### Your assignment
Please repeat every record exactly, leaving out any pictures.

Saved entries:

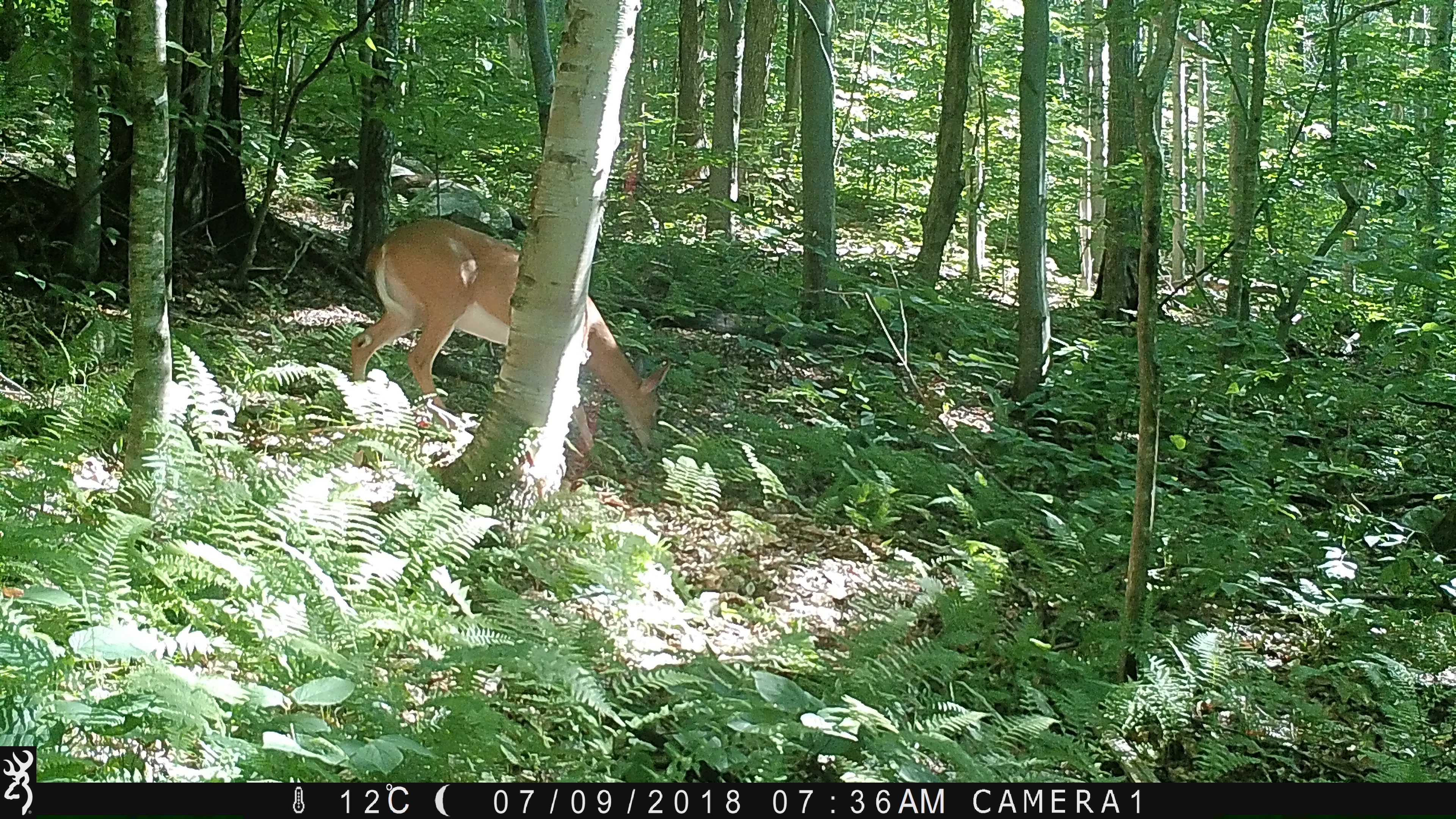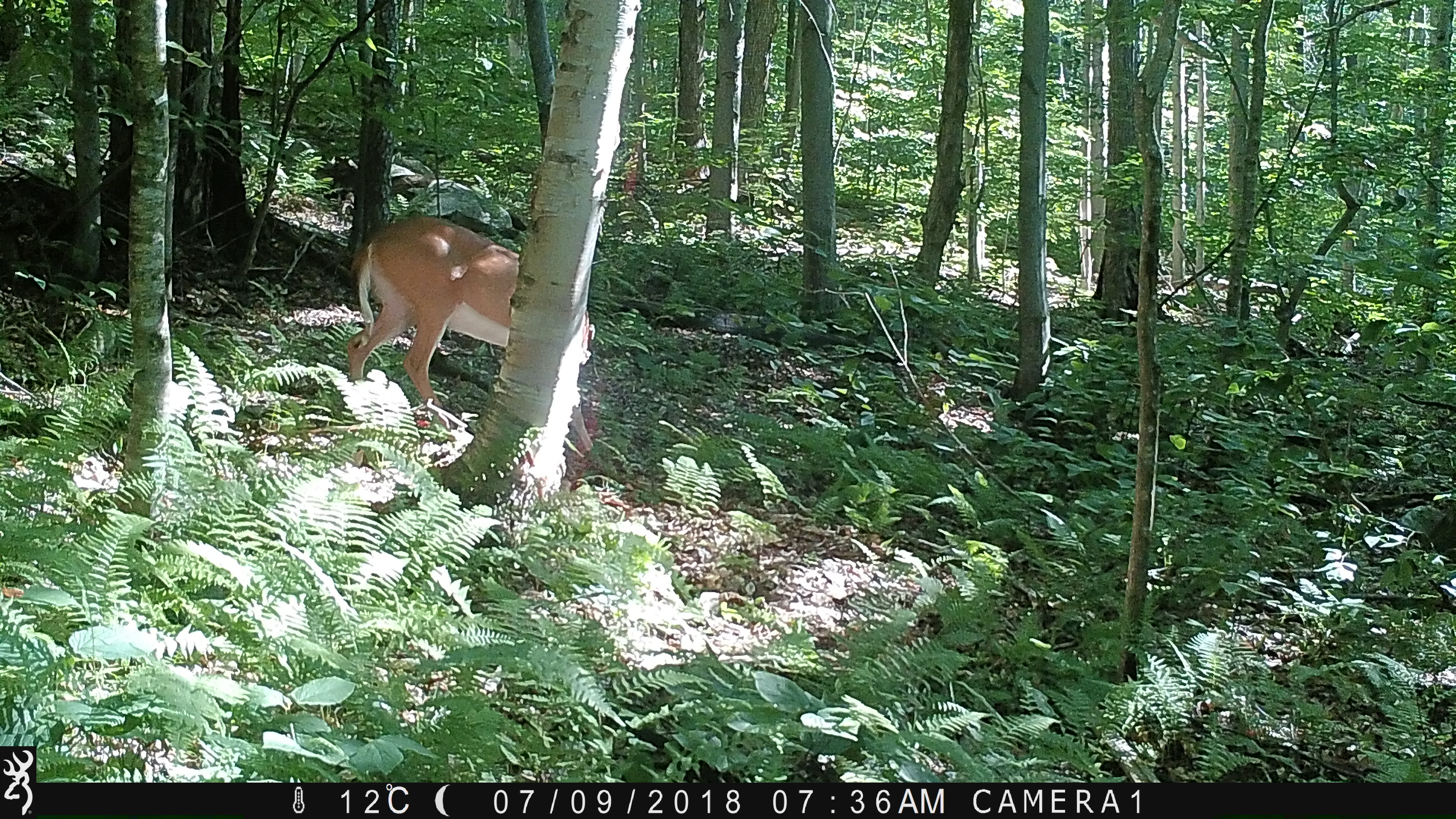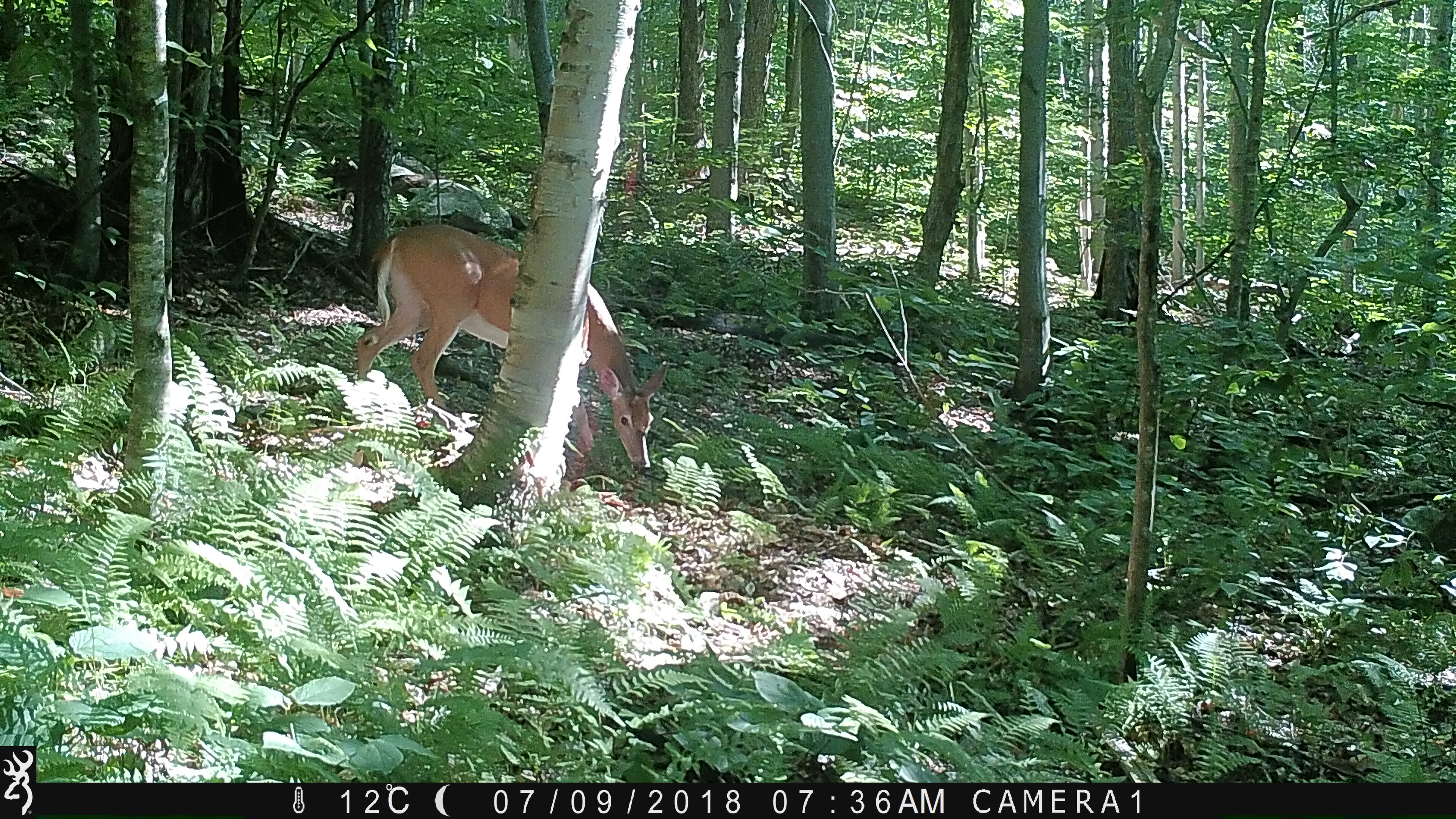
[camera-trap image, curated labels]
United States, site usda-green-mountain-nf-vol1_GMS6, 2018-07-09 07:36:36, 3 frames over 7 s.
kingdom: Animalia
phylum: Chordata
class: Mammalia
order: Artiodactyla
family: Cervidae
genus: Odocoileus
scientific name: Odocoileus virginianus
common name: white-tailed deer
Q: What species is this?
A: White-tailed deer (Odocoileus virginianus).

### Solution to the exercise
[camera-trap image, curated labels]
United States, site usda-green-mountain-nf-vol1_GMS6, 2018-07-09 07:36:36, 3 frames over 7 s.
kingdom: Animalia
phylum: Chordata
class: Mammalia
order: Artiodactyla
family: Cervidae
genus: Odocoileus
scientific name: Odocoileus virginianus
common name: white-tailed deer
Q: What species is this?
A: White-tailed deer (Odocoileus virginianus).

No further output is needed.